**TEXTE CITÉ**
_ _ _
Nos initiatives concrètes sont autant de preuves de la capacité du couple franco-allemand à œuvrer au plus près des préoccupations de nos concitoyens. Nos propositions communes doivent aussi nourrir le programme de la nouvelle Commission qui s’installera après les élections européennes. Le renouvellement des institutions européennes crée en effet l’occasion de relancer la construction communautaire. Ce nouveau cycle doit être celui de la consolidation, de l’ambition et du progrès.
Notre conviction est que nous devons faire porter nos efforts sur ces enjeux, plutôt que de nous engager dans la voie d’une réforme institutionnelle qui ne correspond pas aux priorités de nos concitoyens et comporte en outre de nombreux risques, en particulier ceux d’un retour en arrière ou de la multiplication des clauses d’opt -out, dans le contexte du débat britannique sur l’Union européenne. Il ne s’agit pas d’exclure définitivement telle ou telle évolution, mais d’exploiter, à traités constants, tous les potentiels que les politiques européennes peuvent encore déployer.
Par ailleurs, l’enjeu aujourd’hui, c’est de continuer à remettre la croissance et l’emploi au cœur du projet européen. M. Chevènement a insisté avec raison sur ce point. C’est bien là l’axe majeur de la politique européenne de la France.
L’euro a été sauvé, la zone euro, qui était au bord de l’éclatement il y a encore deux ans – on parlait à l’époque d’une exclusion de la Grèce –, a été préservée et sort de la récession, même s’il faut encore accentuer ce mouvement, en renouant avec la croissance. Les deux premiers piliers de l’union bancaire, à savoir la supervision et la résolution, ont été mis en place pour protéger les épargnants et les contribuables.
Le retour et la consolidation de la croissance sont désormais au cœur de l’ordre du jour européen, en rupture avec la stratégie d’austérité qui a trop longtemps dominé en Europe.
_ _ _
**CONSIGNES**
1. Répondez brièvement à ces questions sur le texte consacré à la politique européenne :
(a) Que doivent nourrir les propositions communes ?
(b) Quels sont les deux premiers piliers de l'union bancaire mis en place ?
(c) Avec quelle stratégie le retour de la croissance marque-t-il une rupture ?
2. Recopiez le passage du texte consacré à la politique européenne compris entre « Le retour et » et « dominé en Europe. », bornes incluses.
3. Rédigez la suite du texte consacré à la politique européenne en partant de sa dernière phrase.
Les lignes qui suivent proviennent d'une autre source.

**BLOC DE DONNÉES**
_ _ _
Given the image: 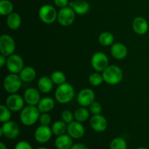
_ _ _
**RÉPONSES PAR CONSIGNE**
1.
(a) Le programme de la nouvelle Commission qui s'installera après les élections européennes.
(b) La supervision et la résolution.
(c) La stratégie d'austérité qui a trop longtemps dominé en Europe.

2.
Le retour et la consolidation de la croissance sont désormais au cœur de l’ordre du jour européen, en rupture avec la stratégie d’austérité qui a trop longtemps dominé en Europe.

3.
Je tiens à vous assurer, monsieur Chevènement, que telle est bien la priorité de la France. C’est pourquoi, dès le Conseil européen de juin 2012, le Président de la République, François Hollande, s’est battu pour qu’une nouvelle politique soit menée et qu’un pacte de croissance de 120 milliards d’euros, mobilisant à la fois de nouvelles capacités de la Banque européenne d’investissement et des fonds structurels inutilisés, puisse être mis au service de projets européens communs.
L’augmentation de 10 milliards d’euros du capital de la Banque européenne d’investissement va permettre d’accroître à hauteur de 60 milliards d’euros, à l’échelle européenne, les investissements soutenus par celle-ci. Elle a d’ores et déjà permis de porter de 4, 5 milliards d’euros par an en moyenne à 7, 8 milliards d’euros en 2013 le montant des prêts alloués en France. Nous devrons renouveler ce résultat en 2014 et en 2015. Il faudra aller plus loin encore, en particulier en utilisant les project bonds, que plusieurs pays de l’Union européenne ont déjà commencé à mettre en œuvre.
Nous voulons également développer de nouvelles capacités d’investissement au travers du cadre financier pluriannuel, que nous avons sauvegardé en préservant les grandes politiques européennes – en particulier la politique agricole commune et les politiques de cohésion –, tout en mettant davantage l’accent sur les politiques d’avenir, avec l’augmentation des budgets consacrés à la recherche, à l’innovation, aux transports, à l’énergie, au numérique.
À cet égard, je conviens bien volontiers que nous aurions souhaité un cadre financier plus ambitieux et je rejoins les réflexions formulées notamment par M. Gattolin et M. le rapporteur sur l’enjeu central que constitue l’instauration de nouvelles ressources propres : c’est la seule voie qui nous permettra de débloquer durablement le débat budgétaire européen. §Nous suivons donc avec une grande attention les travaux du groupe de haut niveau qui a été constitué au sein des institutions européennes.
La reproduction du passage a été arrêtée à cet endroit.